Not a big fan of under floor radiant heat. As noted above, unless properly insulated, your heat loss in a crawlspace, especially Michigan, will be significant. What is your btu load needed? Michigan is 40 btu's per square foot. You listed baseboards needed but how did you come up with the amount? 3/4 inch supply, feeding a baseboard will allow 67 feet of element. 1 inch will give 101 feet. exceed that, you will not properly heat your living space at the end of the runs.

If i was going to do this, i would probably look into a copper fin boiler (lochinvar solution series or Lochinvar Knight for 99% efficiency) or i would strongly consider a Navien tankless unit. You will also need tempering valves for the water temperature difference between radiant (140-150 max) and baseboard (170-190).

Also make sure you inject with glycol to protect the crawlspace lines. RPZ for back flow prevention.

Again, not a big fan of these systems if you currently have forced air. This will not be an economically comfortable transition. Most people i know usually transition the other way. This will be considerably more than a furnace.


----------



## OpenSights (Mar 23, 2015)

GAN said:


> More info......
> 
> https://www.radiant-floor-heating.com/hydronic-or-electric-heat/cost-comparison/
> 
> ...


At least you’re not a dick inspector and pull out the book and tell how you interpret the code, and because you’re a god you’re right no matter what.

I honestly am in over my head on this subject.

By the sounds of it radiaiant under floor/in crawl is bad juju to the wallet. Mrs. OpenSights loves the idea of radiant in floor heat in the new bathroom. I’m thinking tile and recirc pump. That I can do.


----------



## GAN (Jul 10, 2012)

OpenSights said:


> At least you’re not a dick inspector and pull out the book and tell how you interpret the code, and because you’re a god you’re right no matter what.
> 
> I honestly am in over my head on this subject.
> 
> By the sounds of it radiaiant under floor/in crawl is bad juju to the wallet. Mrs. OpenSights loves the idea of radiant in floor heat in the new bathroom. I’m thinking tile and recirc pump. That I can do.


If you have fluid based radiant heat already and can expand on it, costs are more in control. If you have none and need to start from scratch, read up on the electric pad systems I linked to a decent option.

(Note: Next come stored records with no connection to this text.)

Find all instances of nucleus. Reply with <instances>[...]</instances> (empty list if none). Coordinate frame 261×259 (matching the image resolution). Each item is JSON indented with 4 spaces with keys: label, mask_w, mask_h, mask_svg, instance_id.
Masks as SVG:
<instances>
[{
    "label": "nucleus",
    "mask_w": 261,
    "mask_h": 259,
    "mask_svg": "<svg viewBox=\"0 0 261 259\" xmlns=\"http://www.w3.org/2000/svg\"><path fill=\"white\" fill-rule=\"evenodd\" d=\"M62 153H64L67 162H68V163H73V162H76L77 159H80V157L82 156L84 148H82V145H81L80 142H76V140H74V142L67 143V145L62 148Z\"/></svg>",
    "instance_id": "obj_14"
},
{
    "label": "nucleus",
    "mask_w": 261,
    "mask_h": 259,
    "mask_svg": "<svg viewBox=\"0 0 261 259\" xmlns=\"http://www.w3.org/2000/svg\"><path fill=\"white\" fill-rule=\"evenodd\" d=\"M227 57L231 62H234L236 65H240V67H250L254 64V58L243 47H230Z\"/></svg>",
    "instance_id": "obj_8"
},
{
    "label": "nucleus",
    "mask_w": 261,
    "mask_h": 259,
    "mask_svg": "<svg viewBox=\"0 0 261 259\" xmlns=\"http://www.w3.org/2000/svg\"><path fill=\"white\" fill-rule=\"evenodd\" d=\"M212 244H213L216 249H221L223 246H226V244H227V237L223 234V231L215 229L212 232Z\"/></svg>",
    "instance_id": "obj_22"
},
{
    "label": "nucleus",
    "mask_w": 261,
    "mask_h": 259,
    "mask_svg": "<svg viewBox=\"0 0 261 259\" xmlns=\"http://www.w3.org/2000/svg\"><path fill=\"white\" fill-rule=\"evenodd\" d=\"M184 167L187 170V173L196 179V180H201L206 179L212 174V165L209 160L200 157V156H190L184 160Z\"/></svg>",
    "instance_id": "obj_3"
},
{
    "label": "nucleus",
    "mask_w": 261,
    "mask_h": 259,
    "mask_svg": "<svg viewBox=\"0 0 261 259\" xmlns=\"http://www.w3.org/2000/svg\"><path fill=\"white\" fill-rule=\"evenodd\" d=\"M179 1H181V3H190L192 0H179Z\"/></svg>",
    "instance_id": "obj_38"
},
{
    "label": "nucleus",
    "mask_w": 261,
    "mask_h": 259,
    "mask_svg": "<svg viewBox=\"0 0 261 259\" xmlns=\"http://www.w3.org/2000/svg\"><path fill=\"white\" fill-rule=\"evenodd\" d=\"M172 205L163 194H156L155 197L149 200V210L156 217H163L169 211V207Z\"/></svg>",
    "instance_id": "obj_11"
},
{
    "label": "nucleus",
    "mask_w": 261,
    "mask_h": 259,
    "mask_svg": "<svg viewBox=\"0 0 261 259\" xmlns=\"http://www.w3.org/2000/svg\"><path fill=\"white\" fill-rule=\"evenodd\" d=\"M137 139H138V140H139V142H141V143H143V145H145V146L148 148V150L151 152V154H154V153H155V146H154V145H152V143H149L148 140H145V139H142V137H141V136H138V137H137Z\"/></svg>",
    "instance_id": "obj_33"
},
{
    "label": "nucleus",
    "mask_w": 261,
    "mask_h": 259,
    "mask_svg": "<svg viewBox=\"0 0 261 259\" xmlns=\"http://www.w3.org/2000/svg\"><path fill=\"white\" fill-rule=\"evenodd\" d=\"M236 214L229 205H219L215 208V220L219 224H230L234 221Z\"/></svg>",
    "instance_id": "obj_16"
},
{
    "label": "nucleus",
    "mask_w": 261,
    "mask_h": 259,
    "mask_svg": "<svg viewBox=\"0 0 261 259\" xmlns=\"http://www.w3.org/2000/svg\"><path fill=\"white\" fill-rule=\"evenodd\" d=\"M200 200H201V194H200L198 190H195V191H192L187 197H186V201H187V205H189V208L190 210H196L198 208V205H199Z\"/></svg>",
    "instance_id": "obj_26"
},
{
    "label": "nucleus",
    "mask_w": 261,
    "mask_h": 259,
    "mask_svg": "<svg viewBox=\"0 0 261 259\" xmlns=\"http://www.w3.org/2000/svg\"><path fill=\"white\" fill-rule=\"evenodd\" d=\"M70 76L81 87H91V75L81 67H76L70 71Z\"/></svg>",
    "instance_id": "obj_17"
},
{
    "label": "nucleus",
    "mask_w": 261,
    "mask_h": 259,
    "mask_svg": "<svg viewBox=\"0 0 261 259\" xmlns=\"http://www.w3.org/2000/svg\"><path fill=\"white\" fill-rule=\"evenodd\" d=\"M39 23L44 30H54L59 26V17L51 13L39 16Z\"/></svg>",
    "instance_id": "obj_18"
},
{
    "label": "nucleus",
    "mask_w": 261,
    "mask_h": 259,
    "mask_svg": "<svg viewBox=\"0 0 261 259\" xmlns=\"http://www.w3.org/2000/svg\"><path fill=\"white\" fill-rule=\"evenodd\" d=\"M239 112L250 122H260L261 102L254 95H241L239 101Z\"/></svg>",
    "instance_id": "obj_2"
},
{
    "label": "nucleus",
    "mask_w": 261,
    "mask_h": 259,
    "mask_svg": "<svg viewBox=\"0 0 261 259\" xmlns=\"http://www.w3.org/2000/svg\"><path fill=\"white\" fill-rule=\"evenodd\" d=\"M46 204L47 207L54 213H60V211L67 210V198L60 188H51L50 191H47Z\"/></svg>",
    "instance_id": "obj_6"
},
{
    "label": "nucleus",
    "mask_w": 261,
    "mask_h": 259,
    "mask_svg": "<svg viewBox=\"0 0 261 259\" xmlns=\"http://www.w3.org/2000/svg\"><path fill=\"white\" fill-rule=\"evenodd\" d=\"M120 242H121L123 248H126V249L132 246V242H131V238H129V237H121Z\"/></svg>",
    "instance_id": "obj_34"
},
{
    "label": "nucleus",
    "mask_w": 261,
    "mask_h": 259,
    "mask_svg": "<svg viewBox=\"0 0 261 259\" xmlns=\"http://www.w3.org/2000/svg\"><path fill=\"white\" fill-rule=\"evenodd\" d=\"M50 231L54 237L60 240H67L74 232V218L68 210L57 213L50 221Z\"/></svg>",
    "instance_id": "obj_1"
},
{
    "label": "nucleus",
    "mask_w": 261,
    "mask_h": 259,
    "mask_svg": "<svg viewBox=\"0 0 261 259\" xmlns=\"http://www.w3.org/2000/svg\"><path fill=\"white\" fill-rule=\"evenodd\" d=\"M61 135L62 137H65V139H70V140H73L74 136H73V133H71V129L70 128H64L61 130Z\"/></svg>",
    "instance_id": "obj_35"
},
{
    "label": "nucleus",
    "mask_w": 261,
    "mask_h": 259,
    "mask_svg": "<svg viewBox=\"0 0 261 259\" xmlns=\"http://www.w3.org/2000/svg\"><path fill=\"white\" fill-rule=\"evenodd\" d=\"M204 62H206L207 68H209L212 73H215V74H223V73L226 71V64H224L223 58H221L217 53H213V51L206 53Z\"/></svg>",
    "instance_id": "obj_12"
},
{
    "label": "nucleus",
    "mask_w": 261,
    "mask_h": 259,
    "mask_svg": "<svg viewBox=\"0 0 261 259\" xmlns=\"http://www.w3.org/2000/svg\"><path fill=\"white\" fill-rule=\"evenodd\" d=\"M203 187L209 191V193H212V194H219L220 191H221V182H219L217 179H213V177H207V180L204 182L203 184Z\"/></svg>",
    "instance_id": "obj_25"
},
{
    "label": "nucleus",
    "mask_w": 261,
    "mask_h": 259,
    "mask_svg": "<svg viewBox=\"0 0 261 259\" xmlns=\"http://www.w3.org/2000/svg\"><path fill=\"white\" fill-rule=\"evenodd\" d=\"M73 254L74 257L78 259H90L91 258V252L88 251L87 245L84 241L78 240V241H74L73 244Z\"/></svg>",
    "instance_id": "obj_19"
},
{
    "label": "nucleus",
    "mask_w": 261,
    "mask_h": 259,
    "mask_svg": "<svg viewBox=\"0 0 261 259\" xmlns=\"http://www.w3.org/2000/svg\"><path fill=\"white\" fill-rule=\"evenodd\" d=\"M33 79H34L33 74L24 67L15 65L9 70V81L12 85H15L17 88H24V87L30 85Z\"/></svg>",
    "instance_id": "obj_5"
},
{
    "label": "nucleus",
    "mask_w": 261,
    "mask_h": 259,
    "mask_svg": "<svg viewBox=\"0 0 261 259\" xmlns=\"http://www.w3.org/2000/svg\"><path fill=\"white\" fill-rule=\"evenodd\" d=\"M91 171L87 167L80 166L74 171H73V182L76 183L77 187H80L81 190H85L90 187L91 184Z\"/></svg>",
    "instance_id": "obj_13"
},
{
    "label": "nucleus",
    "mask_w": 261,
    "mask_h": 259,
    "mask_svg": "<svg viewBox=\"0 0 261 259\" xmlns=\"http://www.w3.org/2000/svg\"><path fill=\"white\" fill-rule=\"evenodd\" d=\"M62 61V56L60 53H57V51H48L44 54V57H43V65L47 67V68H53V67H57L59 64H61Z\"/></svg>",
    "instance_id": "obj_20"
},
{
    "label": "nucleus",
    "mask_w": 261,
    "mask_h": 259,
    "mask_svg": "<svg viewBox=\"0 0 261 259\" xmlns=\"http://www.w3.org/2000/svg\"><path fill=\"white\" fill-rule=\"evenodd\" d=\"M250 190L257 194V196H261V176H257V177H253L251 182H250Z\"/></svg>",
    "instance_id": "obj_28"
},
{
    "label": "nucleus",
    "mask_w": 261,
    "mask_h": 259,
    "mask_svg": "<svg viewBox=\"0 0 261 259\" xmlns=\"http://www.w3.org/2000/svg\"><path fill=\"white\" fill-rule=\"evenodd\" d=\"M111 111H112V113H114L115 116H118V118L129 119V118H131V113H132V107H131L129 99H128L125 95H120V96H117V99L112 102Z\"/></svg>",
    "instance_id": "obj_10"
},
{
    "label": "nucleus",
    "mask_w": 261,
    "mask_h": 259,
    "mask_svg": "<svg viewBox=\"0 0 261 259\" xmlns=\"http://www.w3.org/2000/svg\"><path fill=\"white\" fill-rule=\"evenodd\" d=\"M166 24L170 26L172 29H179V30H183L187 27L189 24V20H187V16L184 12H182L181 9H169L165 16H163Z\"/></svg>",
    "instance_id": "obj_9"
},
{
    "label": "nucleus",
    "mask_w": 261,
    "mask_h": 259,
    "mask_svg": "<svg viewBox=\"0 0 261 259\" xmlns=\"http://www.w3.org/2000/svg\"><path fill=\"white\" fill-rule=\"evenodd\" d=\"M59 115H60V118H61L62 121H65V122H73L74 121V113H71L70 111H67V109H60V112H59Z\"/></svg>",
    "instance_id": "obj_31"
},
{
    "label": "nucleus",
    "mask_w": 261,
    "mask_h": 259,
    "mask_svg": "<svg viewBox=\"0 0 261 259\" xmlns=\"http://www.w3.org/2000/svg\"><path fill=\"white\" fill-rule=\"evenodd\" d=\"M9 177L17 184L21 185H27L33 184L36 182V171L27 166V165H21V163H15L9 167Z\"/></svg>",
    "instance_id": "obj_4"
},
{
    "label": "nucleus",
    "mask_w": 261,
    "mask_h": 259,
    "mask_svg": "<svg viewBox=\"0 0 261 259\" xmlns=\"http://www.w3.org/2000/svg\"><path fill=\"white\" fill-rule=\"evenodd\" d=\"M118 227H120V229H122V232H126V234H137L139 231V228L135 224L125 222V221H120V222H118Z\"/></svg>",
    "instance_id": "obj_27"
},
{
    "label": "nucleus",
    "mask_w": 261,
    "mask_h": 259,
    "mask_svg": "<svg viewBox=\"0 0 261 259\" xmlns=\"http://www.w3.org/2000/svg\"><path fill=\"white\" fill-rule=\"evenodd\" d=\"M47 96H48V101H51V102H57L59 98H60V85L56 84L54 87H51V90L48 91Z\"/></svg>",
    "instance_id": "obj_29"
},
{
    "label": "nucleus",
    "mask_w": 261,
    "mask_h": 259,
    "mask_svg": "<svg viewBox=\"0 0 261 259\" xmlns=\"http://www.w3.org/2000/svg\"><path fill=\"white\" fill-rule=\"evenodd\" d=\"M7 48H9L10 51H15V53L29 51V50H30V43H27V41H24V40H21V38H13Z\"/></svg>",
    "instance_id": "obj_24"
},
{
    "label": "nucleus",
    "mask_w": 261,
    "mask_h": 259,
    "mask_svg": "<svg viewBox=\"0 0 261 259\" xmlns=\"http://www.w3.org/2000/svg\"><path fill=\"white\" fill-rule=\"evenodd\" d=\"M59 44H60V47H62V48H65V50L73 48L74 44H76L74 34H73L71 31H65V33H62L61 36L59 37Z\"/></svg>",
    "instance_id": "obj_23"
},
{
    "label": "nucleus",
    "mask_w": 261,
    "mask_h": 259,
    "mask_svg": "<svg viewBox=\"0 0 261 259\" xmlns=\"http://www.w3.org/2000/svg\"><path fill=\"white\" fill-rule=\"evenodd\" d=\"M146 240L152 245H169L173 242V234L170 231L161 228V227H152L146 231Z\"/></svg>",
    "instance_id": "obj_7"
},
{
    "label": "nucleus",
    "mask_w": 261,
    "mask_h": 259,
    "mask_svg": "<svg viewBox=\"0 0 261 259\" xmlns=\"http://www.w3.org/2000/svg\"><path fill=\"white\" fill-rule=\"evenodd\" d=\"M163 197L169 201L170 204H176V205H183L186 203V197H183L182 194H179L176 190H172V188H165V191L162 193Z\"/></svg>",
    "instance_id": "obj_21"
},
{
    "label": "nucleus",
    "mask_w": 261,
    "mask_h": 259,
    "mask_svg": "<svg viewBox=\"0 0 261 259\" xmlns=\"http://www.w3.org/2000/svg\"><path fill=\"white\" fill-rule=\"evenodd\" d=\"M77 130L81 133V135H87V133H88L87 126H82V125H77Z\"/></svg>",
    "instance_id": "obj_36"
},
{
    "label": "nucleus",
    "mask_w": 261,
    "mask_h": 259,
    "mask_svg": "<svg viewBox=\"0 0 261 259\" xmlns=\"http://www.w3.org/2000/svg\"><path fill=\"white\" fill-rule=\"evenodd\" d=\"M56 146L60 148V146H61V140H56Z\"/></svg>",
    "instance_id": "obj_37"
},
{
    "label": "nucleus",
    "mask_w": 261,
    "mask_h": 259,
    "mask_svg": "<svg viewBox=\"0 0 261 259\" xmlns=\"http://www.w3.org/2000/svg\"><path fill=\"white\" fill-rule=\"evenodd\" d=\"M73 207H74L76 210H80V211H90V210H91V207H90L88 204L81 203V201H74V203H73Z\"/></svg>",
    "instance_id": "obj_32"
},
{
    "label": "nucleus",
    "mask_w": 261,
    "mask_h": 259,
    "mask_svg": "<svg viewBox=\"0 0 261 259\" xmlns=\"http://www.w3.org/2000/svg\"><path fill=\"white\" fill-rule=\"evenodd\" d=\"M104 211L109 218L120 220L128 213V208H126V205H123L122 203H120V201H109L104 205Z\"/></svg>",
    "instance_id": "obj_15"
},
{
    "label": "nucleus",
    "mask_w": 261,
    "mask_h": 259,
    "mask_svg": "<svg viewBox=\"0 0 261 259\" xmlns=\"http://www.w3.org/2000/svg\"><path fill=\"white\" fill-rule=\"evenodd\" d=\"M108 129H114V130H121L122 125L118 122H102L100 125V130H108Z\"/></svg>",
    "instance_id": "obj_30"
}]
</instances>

I came up in the field, not a book baby. I never say I know all and am open for discussion. Only time I get resistant is when doubts are thrown in & I contact the ICC, ADA, State for interpretations or reference and research. If the others & I agree, a person has lost. I always try to state an opinion and not "insult" the other professional. Now if they start it up, so be it.


----------



## OpenSights (Mar 23, 2015)

My power vent heater is directly below that room and with a circ pump I can set what time it works. Room will still have forced air. The rest of the house base boards won’t work in the living room and apartment/office side.

I need to look more into the electric you posted, and talk with my electricia, panel is right below too. 

I’ve seen the downside of using a water heater as a heat source, but Mrs OpenSights wants me to keep the temp at about 165, well above code and my liking, but she does the dishes so it’s her call.

When this one craps out I’m actually thinking of going rheem marathon.


----------